## Stated exercise
Omit the images, then print each record below exactly as it reads.

## Material supplied
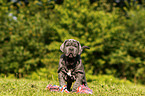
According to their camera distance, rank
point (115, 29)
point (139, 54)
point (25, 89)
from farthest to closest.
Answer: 1. point (139, 54)
2. point (115, 29)
3. point (25, 89)

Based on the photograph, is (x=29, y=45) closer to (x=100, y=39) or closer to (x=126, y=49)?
(x=100, y=39)

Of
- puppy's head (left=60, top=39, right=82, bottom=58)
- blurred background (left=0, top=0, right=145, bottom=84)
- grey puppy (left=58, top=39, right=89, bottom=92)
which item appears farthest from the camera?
blurred background (left=0, top=0, right=145, bottom=84)

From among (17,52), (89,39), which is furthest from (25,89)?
(17,52)

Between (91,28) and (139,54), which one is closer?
(91,28)

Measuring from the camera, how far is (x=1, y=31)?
2016cm

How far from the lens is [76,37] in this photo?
18.0 metres

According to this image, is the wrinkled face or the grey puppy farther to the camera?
the grey puppy

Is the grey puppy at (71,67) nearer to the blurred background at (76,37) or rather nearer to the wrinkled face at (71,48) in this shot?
the wrinkled face at (71,48)

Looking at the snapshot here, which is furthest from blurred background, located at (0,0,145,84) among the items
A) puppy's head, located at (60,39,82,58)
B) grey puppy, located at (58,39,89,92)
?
puppy's head, located at (60,39,82,58)

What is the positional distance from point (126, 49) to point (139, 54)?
173 cm

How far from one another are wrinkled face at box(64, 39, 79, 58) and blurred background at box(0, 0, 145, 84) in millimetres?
12049

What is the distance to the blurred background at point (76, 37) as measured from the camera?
61.5 ft

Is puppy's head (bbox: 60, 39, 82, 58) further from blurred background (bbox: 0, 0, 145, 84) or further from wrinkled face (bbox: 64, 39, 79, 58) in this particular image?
blurred background (bbox: 0, 0, 145, 84)

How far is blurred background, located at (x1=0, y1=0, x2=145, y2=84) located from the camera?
1875 centimetres
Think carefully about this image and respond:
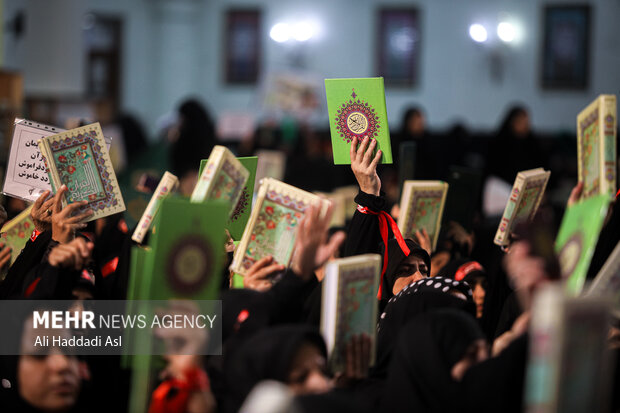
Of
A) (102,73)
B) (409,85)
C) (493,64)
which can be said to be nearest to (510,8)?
(493,64)

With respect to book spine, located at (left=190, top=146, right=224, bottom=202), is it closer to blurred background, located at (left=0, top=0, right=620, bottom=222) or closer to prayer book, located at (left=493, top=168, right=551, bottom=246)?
prayer book, located at (left=493, top=168, right=551, bottom=246)

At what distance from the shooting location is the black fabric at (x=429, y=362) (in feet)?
6.59

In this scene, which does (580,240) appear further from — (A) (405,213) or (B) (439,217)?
(B) (439,217)

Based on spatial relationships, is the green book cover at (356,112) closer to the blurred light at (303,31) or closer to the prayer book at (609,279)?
the prayer book at (609,279)

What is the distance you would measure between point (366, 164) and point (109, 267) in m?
1.16

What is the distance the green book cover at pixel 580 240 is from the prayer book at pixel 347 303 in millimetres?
542

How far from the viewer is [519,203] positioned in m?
3.07

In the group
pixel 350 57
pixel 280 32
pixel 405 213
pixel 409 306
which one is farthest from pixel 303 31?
pixel 409 306

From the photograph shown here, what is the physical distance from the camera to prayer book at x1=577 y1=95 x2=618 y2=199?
8.11 ft

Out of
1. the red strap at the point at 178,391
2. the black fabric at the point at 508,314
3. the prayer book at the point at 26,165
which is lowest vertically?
the black fabric at the point at 508,314

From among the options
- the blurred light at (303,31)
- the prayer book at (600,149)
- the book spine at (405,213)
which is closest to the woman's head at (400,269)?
the book spine at (405,213)

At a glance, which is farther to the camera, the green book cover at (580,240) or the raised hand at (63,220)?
→ the raised hand at (63,220)

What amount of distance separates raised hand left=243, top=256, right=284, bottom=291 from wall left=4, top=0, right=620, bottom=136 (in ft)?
41.9

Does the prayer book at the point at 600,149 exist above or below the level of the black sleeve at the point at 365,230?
above
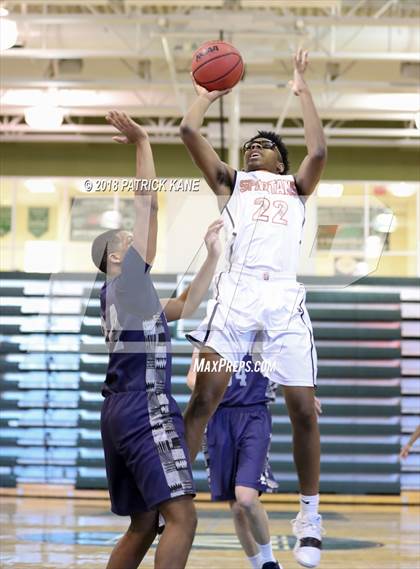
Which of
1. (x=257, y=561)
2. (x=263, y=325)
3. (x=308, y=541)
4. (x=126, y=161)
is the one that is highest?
(x=126, y=161)

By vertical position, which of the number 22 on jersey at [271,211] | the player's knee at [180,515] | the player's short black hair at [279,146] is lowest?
the player's knee at [180,515]

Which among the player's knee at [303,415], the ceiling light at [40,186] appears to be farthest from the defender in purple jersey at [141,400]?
the ceiling light at [40,186]

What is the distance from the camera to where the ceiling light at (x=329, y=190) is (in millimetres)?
5305

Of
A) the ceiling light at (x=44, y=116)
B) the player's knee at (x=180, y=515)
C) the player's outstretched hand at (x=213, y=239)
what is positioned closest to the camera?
the player's knee at (x=180, y=515)

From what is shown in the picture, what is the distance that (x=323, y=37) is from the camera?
45.5 ft

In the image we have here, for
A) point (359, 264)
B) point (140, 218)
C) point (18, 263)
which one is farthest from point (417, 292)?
point (140, 218)

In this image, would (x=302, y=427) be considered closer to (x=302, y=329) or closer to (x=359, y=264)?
(x=302, y=329)

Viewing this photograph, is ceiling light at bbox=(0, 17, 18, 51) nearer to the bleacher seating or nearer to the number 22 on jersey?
the bleacher seating

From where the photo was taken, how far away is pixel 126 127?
4.43 metres

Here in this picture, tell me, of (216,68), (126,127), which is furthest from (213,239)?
(216,68)

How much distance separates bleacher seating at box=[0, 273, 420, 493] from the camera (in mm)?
13836

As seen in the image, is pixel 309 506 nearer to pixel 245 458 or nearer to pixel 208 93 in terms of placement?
pixel 245 458

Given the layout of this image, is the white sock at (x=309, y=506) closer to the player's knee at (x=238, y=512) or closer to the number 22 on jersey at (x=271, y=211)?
the player's knee at (x=238, y=512)

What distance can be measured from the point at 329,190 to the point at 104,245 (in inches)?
52.5
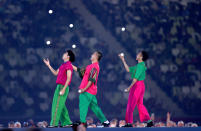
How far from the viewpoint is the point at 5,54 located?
12.8 metres

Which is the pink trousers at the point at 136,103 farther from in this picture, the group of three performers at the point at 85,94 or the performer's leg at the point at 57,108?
the performer's leg at the point at 57,108

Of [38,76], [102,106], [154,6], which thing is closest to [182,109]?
[102,106]

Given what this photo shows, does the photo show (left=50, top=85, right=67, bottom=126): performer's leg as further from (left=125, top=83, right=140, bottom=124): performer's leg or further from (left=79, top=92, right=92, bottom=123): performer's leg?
(left=125, top=83, right=140, bottom=124): performer's leg

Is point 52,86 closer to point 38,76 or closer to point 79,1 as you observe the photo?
point 38,76

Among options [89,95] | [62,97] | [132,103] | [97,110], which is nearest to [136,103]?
[132,103]

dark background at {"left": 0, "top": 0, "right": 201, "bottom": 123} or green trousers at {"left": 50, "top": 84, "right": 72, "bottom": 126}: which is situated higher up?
dark background at {"left": 0, "top": 0, "right": 201, "bottom": 123}

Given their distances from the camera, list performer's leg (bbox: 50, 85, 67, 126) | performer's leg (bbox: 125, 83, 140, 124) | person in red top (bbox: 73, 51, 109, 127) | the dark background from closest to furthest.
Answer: performer's leg (bbox: 50, 85, 67, 126) → person in red top (bbox: 73, 51, 109, 127) → performer's leg (bbox: 125, 83, 140, 124) → the dark background

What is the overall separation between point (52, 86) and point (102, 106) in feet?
5.34

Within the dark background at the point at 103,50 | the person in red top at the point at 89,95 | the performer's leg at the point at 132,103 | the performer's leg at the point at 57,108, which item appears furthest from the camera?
the dark background at the point at 103,50

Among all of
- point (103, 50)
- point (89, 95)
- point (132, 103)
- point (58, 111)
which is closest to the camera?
point (58, 111)

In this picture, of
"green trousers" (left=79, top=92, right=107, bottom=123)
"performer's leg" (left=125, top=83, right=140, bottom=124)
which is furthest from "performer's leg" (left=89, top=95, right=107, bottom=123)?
"performer's leg" (left=125, top=83, right=140, bottom=124)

## Expected answer
According to their camera distance, rank
point (115, 29)
point (139, 54)
point (25, 89)
from farthest to closest.
Answer: 1. point (139, 54)
2. point (115, 29)
3. point (25, 89)

Based on the photograph, is (x=29, y=45) closer to (x=100, y=39) or closer to (x=126, y=49)?
(x=100, y=39)

Of
- puppy's head (left=60, top=39, right=82, bottom=58)
- blurred background (left=0, top=0, right=145, bottom=84)
- grey puppy (left=58, top=39, right=89, bottom=92)
which item appears farthest from the camera?
blurred background (left=0, top=0, right=145, bottom=84)

From among (17,52), (89,39), which is furthest from (25,89)?
(17,52)

Between (91,28) and (139,54), which one is closer?
(91,28)

Measuring from the camera, how far is (x=1, y=31)?
2016cm

How far from the lens is [76,37] in this photo?
18.0 metres

According to this image, is the wrinkled face or the grey puppy farther to the camera?
the grey puppy

Is the grey puppy at (71,67) nearer to the blurred background at (76,37) or rather nearer to the wrinkled face at (71,48) in this shot?
the wrinkled face at (71,48)

Looking at the snapshot here, which is furthest from blurred background, located at (0,0,145,84) among the items
A) puppy's head, located at (60,39,82,58)
B) grey puppy, located at (58,39,89,92)
?
puppy's head, located at (60,39,82,58)

What is the positional distance from point (126, 49) to point (139, 54)?
173 cm

How far from one another are wrinkled face at box(64, 39, 79, 58) and blurred background at box(0, 0, 145, 84) in millimetres?
12049

What is the distance to the blurred background at point (76, 37) as measured from the camera?
61.5 ft

Is puppy's head (bbox: 60, 39, 82, 58) further from blurred background (bbox: 0, 0, 145, 84) or further from wrinkled face (bbox: 64, 39, 79, 58) in this particular image?
blurred background (bbox: 0, 0, 145, 84)

How far is blurred background, located at (x1=0, y1=0, x2=145, y2=84) located from the camera?
1875 centimetres
Think carefully about this image and respond:
Of
A) (102,73)
B) (409,85)
C) (493,64)
which can be said to be nearest to (510,8)?
(493,64)

With respect to book spine, located at (left=190, top=146, right=224, bottom=202), is it closer to blurred background, located at (left=0, top=0, right=620, bottom=222) or closer to prayer book, located at (left=493, top=168, right=551, bottom=246)?
prayer book, located at (left=493, top=168, right=551, bottom=246)

At what distance from the shooting location is the black fabric at (x=429, y=362) (in feet)?
6.59

In this scene, which does (580,240) appear further from — (A) (405,213) or (B) (439,217)?
(B) (439,217)

Based on spatial relationships, is the green book cover at (356,112) closer to the blurred light at (303,31) or closer to the prayer book at (609,279)?
the prayer book at (609,279)

What is the distance you would measure between point (366, 164) and point (109, 267) in m?
1.16

What is the distance the green book cover at pixel 580 240 is from the prayer book at pixel 347 303 in millimetres?
542

How far from the viewer is [519,203] positioned in m?
3.07

In the group
pixel 350 57
pixel 280 32
pixel 405 213
pixel 409 306
which one is farthest from pixel 303 31?
pixel 409 306

From the photograph shown here, what is the physical distance from the camera to prayer book at x1=577 y1=95 x2=618 y2=199?
8.11 ft

Out of
1. the red strap at the point at 178,391
2. the black fabric at the point at 508,314
3. the prayer book at the point at 26,165
which is lowest vertically?
the black fabric at the point at 508,314

From among the options
- the blurred light at (303,31)
- the prayer book at (600,149)
- the book spine at (405,213)
which is closest to the woman's head at (400,269)?
the book spine at (405,213)

At a glance, which is farther to the camera, the green book cover at (580,240) or the raised hand at (63,220)?
→ the raised hand at (63,220)

What amount of distance separates raised hand left=243, top=256, right=284, bottom=291 from wall left=4, top=0, right=620, bottom=136 (in ft)?
41.9

Does the prayer book at the point at 600,149 exist above or below the level of the black sleeve at the point at 365,230?
above
Which of
1. (x=257, y=561)
2. (x=263, y=325)
3. (x=308, y=541)
4. (x=126, y=161)
is the one that is highest?
(x=126, y=161)

By vertical position, which of the number 22 on jersey at [271,211] | the player's knee at [180,515] | the player's short black hair at [279,146] is lowest?
the player's knee at [180,515]

Which among the player's knee at [303,415], the ceiling light at [40,186] appears to be farthest from the defender in purple jersey at [141,400]?
the ceiling light at [40,186]

What is the distance from the camera to where the ceiling light at (x=329, y=190) is (in millimetres)?
5305

Of
A) the ceiling light at (x=44, y=116)
B) the player's knee at (x=180, y=515)
C) the player's outstretched hand at (x=213, y=239)
what is positioned closest to the camera?
the player's knee at (x=180, y=515)

From what is shown in the picture, what is the distance that (x=323, y=37) is from the camera?
45.5 ft

In the image we have here, for
A) point (359, 264)
B) point (140, 218)
C) point (18, 263)
which one is farthest from point (417, 292)?
point (140, 218)

In this image, would (x=302, y=427) be considered closer to (x=302, y=329) or closer to (x=359, y=264)?
(x=302, y=329)

Viewing this photograph, is ceiling light at bbox=(0, 17, 18, 51) nearer to the bleacher seating or nearer to the number 22 on jersey?
the bleacher seating

From where the photo was taken, how far away is pixel 126 127?
4.43 metres

Here in this picture, tell me, of (216,68), (126,127), which is furthest from (213,239)?
(216,68)

How much distance separates bleacher seating at box=[0, 273, 420, 493] from the camera (in mm)?
13836

As seen in the image, is pixel 309 506 nearer to pixel 245 458 or nearer to pixel 208 93 in terms of placement?
pixel 245 458

Given the layout of this image, is the white sock at (x=309, y=506) closer to the player's knee at (x=238, y=512) or closer to the number 22 on jersey at (x=271, y=211)?
the player's knee at (x=238, y=512)

What distance can be measured from the point at 329,190 to the point at 104,245 (in inches)?
52.5
How far from the viewpoint is the point at 5,54 located?
12.8 metres

Which is the pink trousers at the point at 136,103 farther from in this picture, the group of three performers at the point at 85,94 or the performer's leg at the point at 57,108?
the performer's leg at the point at 57,108

Of [38,76], [102,106], [154,6], which thing is closest to [182,109]?
[102,106]

Given what this photo shows, does the photo show (left=50, top=85, right=67, bottom=126): performer's leg as further from (left=125, top=83, right=140, bottom=124): performer's leg or further from (left=79, top=92, right=92, bottom=123): performer's leg?
(left=125, top=83, right=140, bottom=124): performer's leg

Is point 52,86 closer to point 38,76 or closer to point 79,1 as you observe the photo?
point 38,76

Among options [89,95] | [62,97] | [132,103] | [97,110], which is nearest to [136,103]?
[132,103]

dark background at {"left": 0, "top": 0, "right": 201, "bottom": 123} or green trousers at {"left": 50, "top": 84, "right": 72, "bottom": 126}: which is situated higher up?
dark background at {"left": 0, "top": 0, "right": 201, "bottom": 123}

Given their distances from the camera, list performer's leg (bbox: 50, 85, 67, 126) | performer's leg (bbox: 125, 83, 140, 124) | person in red top (bbox: 73, 51, 109, 127) | the dark background from closest to furthest.
Answer: performer's leg (bbox: 50, 85, 67, 126) → person in red top (bbox: 73, 51, 109, 127) → performer's leg (bbox: 125, 83, 140, 124) → the dark background

What is the overall separation between point (52, 86) and point (102, 106) in feet?
5.34

Within the dark background at the point at 103,50 | the person in red top at the point at 89,95 | the performer's leg at the point at 132,103 | the performer's leg at the point at 57,108, which item appears furthest from the camera?
the dark background at the point at 103,50

Among all of
- point (103, 50)
- point (89, 95)
- point (132, 103)
- point (58, 111)
which is closest to the camera?
point (58, 111)

In this picture, of
"green trousers" (left=79, top=92, right=107, bottom=123)
"performer's leg" (left=125, top=83, right=140, bottom=124)
which is furthest from "performer's leg" (left=89, top=95, right=107, bottom=123)?
"performer's leg" (left=125, top=83, right=140, bottom=124)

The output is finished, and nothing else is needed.